Inappropriate reading assignment ends up in HISD 8th-grade classrooms

Lileana Pearson Image
Thursday, October 5, 2023
Inappropriate reading assignment ends up in HISD 8th-grade classrooms
HISD teachers blame errors like an eight-grade handout meant as a reading assignment, suggesting promiscuous scenarios, on Superintendent Mike Miles.

HOUSTON, Texas (KTRK) -- A school handout meant to be distributed to eighth-grade students as a reading assignment has Houston ISD teachers sounding an alarm.

ABC13 is told this isn't the only mistake to make it to the classroom, but it is one of the more troubling.

The text is a portion of "Gather Together In My Name" by Maya Angelou. The excerpt, meant for eighth graders, is being questioned as it depicts a scene between a man and a woman in a hotel room.

The passage is about a woman deciding if she wants to be intimate with a man and mentions drinking whiskey and passion, among other mature topics.

"How are you going to justify this to a parent?" Corina Ortiz, with the Houston Federation of Teachers Union, asked.

Ortiz said while this is an egregious example of errors making their way to the classroom, there have been countless factual and content errors being caught by teachers.

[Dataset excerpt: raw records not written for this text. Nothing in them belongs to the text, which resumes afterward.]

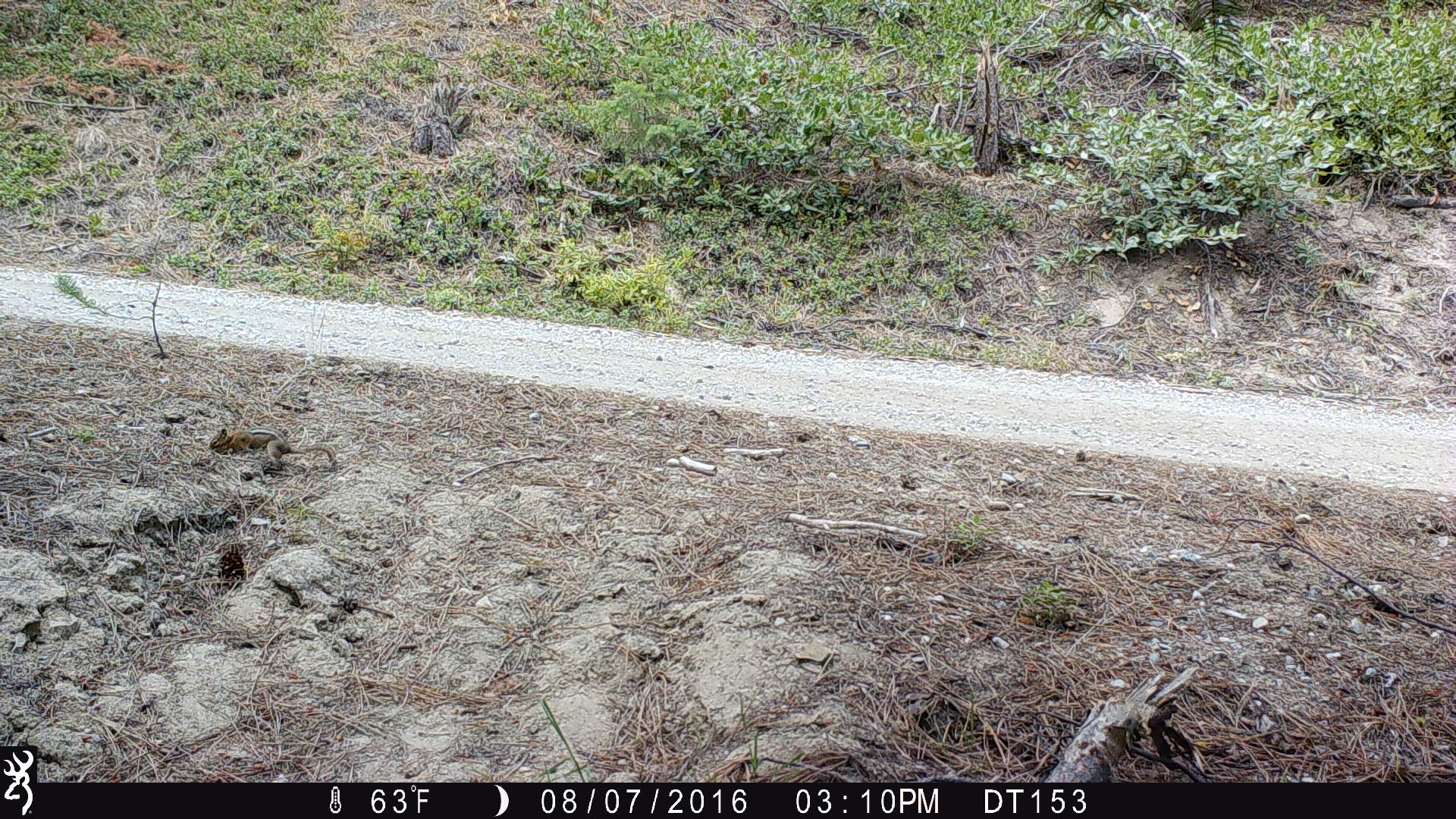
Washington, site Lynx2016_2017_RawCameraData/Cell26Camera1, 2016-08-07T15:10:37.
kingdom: Animalia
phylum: Chordata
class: Mammalia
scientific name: Mammalia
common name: small mammal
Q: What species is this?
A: Small mammal (Mammalia).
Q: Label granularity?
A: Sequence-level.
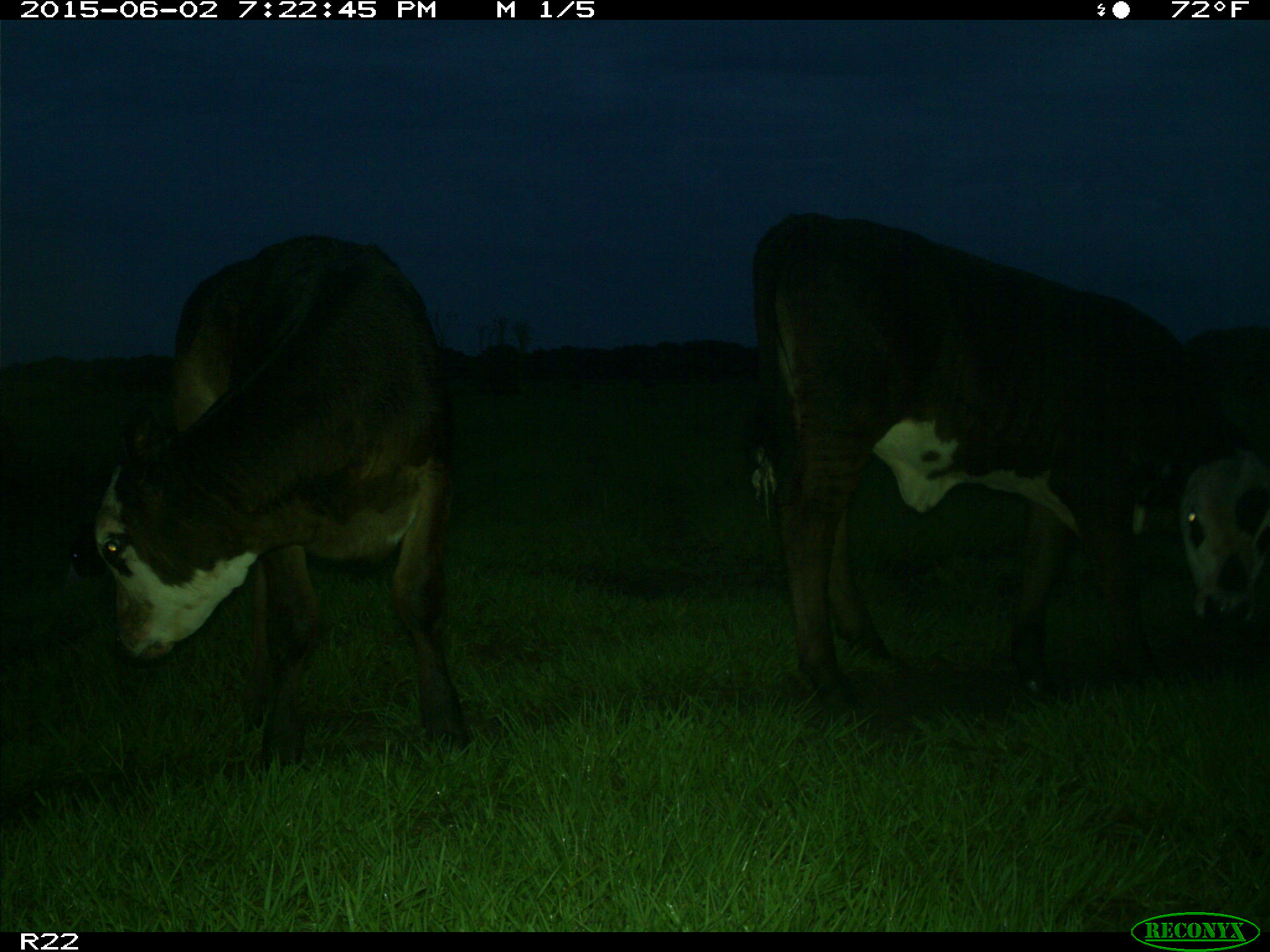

"We have teachers that have called and said of the curriculum that they sent me for this week is wrong. I have to go back and make adjustments and make it correct so that way when I put it on my board, it's going to come out looking like it's professional and it's correct," Ortiz said.

Ortiz said teachers are now having to spend precious time reviewing, correcting, and rewriting materials so students get accurate and appropriate resources.

"It goes into the night. It's not a day anymore, it goes into the night," Ortiz said.

Ortiz blames errors like this on HISD Superintendent Mike Miles' decision to make cuts in the curriculum department and says the federation has offered their help in this area.

"We have offered help from our (American) Federation of Teachers Union. We have offered to bring in specialists to come in and help and assist with curriculum, assist with anything we can, and the answer was a matter of fact, 'No,'" Ortiz said.

ABC13 reached out to HISD about this text, and the district sent the following statement:

"Let me begin by assuring parents and families that the curriculum and lessons given to our students will be age-appropriate and meet the high standards that I set when I was appointed in June. The issue with the 8th-grade curriculum was discovered, corrected, and all campuses have been directed to ensure the right lessons are shared with children tomorrow. While the issue was identified and corrected before it impacted students or instruction, this does not meet the standards I set for the HISD team, and it does not meet and it does not meet the commitment we made to our educators and students. I have directed the Chief Academic Officer to review all the systems and processes related to curriculum creation to ensure that inappropriate content never gets to classrooms. In addition, I have already began taking steps to strengthen our curriculum development and review process. We are paying a team of HISD teacher experts from each grade level and content area to review curriculum half-time. They will make our lessons better and I'm grateful they will be joining the team. Next, we will be reaching out to engage our teachers district-wide and in our divisions to get feedback on our curricular resources we provide. This will help us strengthen lessons, catch errors more quickly so teachers don't have to, and give teachers the support we promised them."